Begin with the line that holds "class: Mammalia" and repeat each line after it exactly, ending with the last line of the listing.

##### Provided records

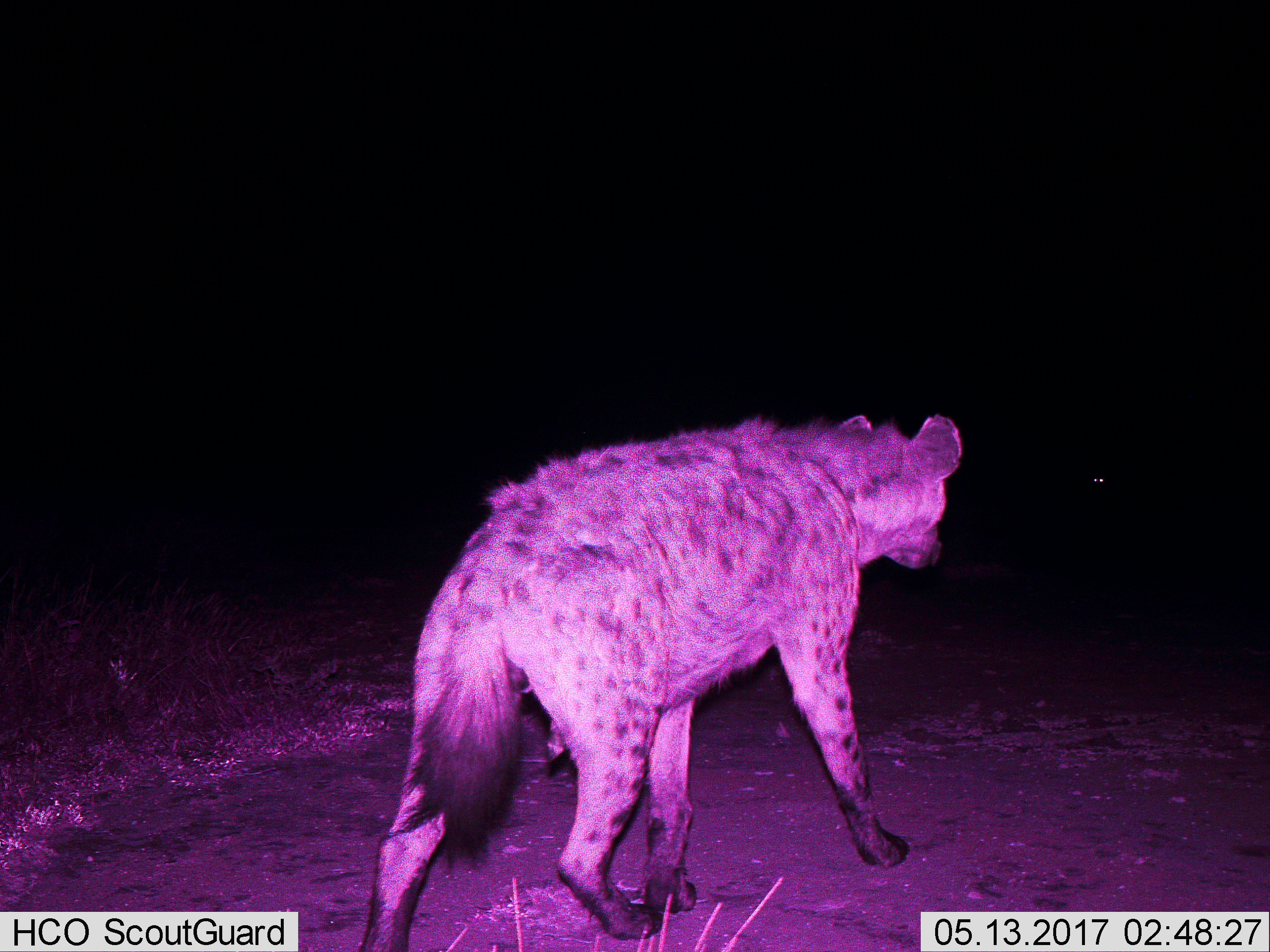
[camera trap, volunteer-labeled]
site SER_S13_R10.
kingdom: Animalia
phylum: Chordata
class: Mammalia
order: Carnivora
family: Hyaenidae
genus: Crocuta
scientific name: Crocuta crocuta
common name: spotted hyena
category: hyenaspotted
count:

##########

## Your solution
class: Mammalia
order: Carnivora
family: Hyaenidae
genus: Crocuta
scientific name: Crocuta crocuta
common name: spotted hyena
category: hyenaspotted
count:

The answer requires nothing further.